Wuling Confero: Pilihan Unik di Segmen Low MPV
Wuling Confero menjadi satu-satunya pemain di segmen Low Multi Purpose Vehicle (LMPV) yang secara konsisten menawarkan sistem penggerak roda belakang. Keputusan Wuling mempertahankan RWD membuat Confero memiliki keunggulan kompetitif tersendiri, terutama bagi konsumen yang membutuhkan mobil tangguh untuk operasional harian.
Mobil ini dipersenjatai mesin 4 silinder DOHC berkapasitas 1.485 cc. Konfigurasi mesin tersebut mampu menghasilkan tenaga sebesar 98 daya kuda dan torsi puncak mencapai 135 Nm.
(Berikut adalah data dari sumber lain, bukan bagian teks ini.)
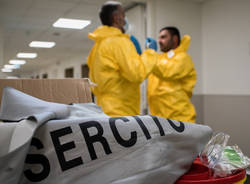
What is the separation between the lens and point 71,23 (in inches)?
151

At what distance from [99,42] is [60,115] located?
1519 mm

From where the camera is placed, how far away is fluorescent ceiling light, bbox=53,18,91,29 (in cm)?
370

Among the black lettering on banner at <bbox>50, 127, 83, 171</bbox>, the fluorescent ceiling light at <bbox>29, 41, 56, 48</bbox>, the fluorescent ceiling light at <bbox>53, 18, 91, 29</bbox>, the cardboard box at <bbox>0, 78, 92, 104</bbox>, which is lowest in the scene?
the black lettering on banner at <bbox>50, 127, 83, 171</bbox>

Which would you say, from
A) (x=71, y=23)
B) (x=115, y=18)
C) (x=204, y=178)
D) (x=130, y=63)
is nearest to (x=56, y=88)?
(x=204, y=178)

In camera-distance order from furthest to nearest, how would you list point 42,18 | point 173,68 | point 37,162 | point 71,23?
point 71,23, point 42,18, point 173,68, point 37,162

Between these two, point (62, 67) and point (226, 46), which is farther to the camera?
point (62, 67)

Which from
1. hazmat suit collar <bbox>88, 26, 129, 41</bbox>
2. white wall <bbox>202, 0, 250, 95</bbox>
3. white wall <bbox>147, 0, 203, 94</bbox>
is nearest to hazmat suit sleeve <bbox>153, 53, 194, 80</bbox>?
hazmat suit collar <bbox>88, 26, 129, 41</bbox>

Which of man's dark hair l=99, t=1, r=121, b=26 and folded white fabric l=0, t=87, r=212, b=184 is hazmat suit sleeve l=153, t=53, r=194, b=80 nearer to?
man's dark hair l=99, t=1, r=121, b=26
Dengan harga yang bersaing di kelasnya, Wuling Confero memberikan solusi bagi keluarga yang mencari MPV dengan daya tahan lebih baik saat membawa penumpang penuh atau melintasi jalanan yang menantang.
Duet Tangguh: Toyota Rush dan Daihatsu Terios
Di segmen Compact SUV, duet kembar Toyota Rush dan Daihatsu Terios menjadi pilihan populer yang juga mengandalkan sistem RWD. Kedua mobil ini dikenal tangguh dan telah lama menjadi favorit keluarga Indonesia yang gemar berpetualang.
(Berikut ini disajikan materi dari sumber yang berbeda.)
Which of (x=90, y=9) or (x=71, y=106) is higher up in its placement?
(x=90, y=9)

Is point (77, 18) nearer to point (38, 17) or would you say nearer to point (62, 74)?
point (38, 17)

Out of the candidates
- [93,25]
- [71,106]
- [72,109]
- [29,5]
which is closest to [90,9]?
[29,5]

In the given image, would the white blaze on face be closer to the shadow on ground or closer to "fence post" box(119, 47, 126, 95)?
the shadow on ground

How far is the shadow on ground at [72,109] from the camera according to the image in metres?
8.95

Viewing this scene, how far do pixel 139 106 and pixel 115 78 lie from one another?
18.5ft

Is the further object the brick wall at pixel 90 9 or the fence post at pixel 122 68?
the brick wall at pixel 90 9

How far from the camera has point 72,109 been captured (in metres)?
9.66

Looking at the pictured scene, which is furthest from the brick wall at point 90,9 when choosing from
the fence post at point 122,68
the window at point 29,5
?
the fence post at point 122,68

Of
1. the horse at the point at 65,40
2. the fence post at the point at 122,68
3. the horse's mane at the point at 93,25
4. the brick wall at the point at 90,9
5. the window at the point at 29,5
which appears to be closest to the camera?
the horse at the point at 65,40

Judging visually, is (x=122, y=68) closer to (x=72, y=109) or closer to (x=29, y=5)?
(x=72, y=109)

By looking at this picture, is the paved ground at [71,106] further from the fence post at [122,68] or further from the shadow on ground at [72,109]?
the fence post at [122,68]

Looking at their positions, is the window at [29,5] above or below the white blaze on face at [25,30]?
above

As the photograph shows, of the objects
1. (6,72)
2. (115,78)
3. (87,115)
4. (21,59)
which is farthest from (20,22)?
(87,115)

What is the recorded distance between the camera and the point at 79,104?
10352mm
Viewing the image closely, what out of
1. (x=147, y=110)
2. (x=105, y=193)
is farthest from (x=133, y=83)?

Daihatsu Terios menawarkan varian harga yang cukup luas, mulai dari Rp 245,55 juta hingga varian tertinggi yang dibanderol Rp 288,95 juta. Sementara itu, saudara kembarnya, Toyota Rush, memiliki kisaran harga sedikit di atasnya, yaitu sekitar Rp 288,5 juta hingga Rp 299,5 juta untuk varian tertingginya.
Baik Rush maupun Terios ditenagai oleh mesin 2NR-VE berkapasitas 1.496 cc. Mesin ini sanggup memuntahkan tenaga sebesar 104 PS pada 6.000 rpm dan torsi maksimal 13.9 kgm pada 4.200 rpm, menjadikannya sangat andal untuk penggunaan dalam kota maupun perjalanan jauh.
Mengapa Memilih Sistem Penggerak Roda Belakang?
Sistem penggerak roda belakang (RWD) memiliki sejumlah keunggulan teknis yang membuatnya tetap dicari oleh sebagian konsumen. Kelebihan utama terletak pada pembagian beban kerja yang lebih seimbang antara roda depan dan belakang.
Pada mobil RWD, roda depan berfungsi penuh sebagai kemudi, sementara roda belakang bertugas menyalurkan seluruh tenaga mesin. Pembagian tugas ini mengurangi stres pada beberapa komponen krusial.
Penggunaan gardan sebagai penghubung transmisi ke roda belakang juga memastikan distribusi tenaga berjalan optimal. Efeknya, komponen seperti ban, ball joint, dan sistem kemudi cenderung memiliki umur pakai yang lebih panjang.
Selain itu, sistem RWD unggul saat mobil harus melibas tanjakan curam atau bergerak dari posisi diam di permukaan licin. Hal ini terjadi karena gaya dorong utama berasal dari belakang, yang secara alami meningkatkan traksi saat beban mobil berpindah ke bagian belakang ketika menanjak.
Keseimbangan kemudi juga menjadi nilai plus. Dengan beban mesin yang umumnya berada di depan dan beban penggerak di belakang, bobot mobil terdistribusi lebih merata. Kondisi ini memberikan rasa berkendara yang lebih stabil dan responsif, terutama saat bermanuver.
Memilih mobil penggerak roda belakang harga Rp 200 jutaan adalah keputusan cerdas bagi mereka yang memprioritaskan ketangguhan, daya angkut, dan performa superior di berbagai kondisi jalan Indonesia.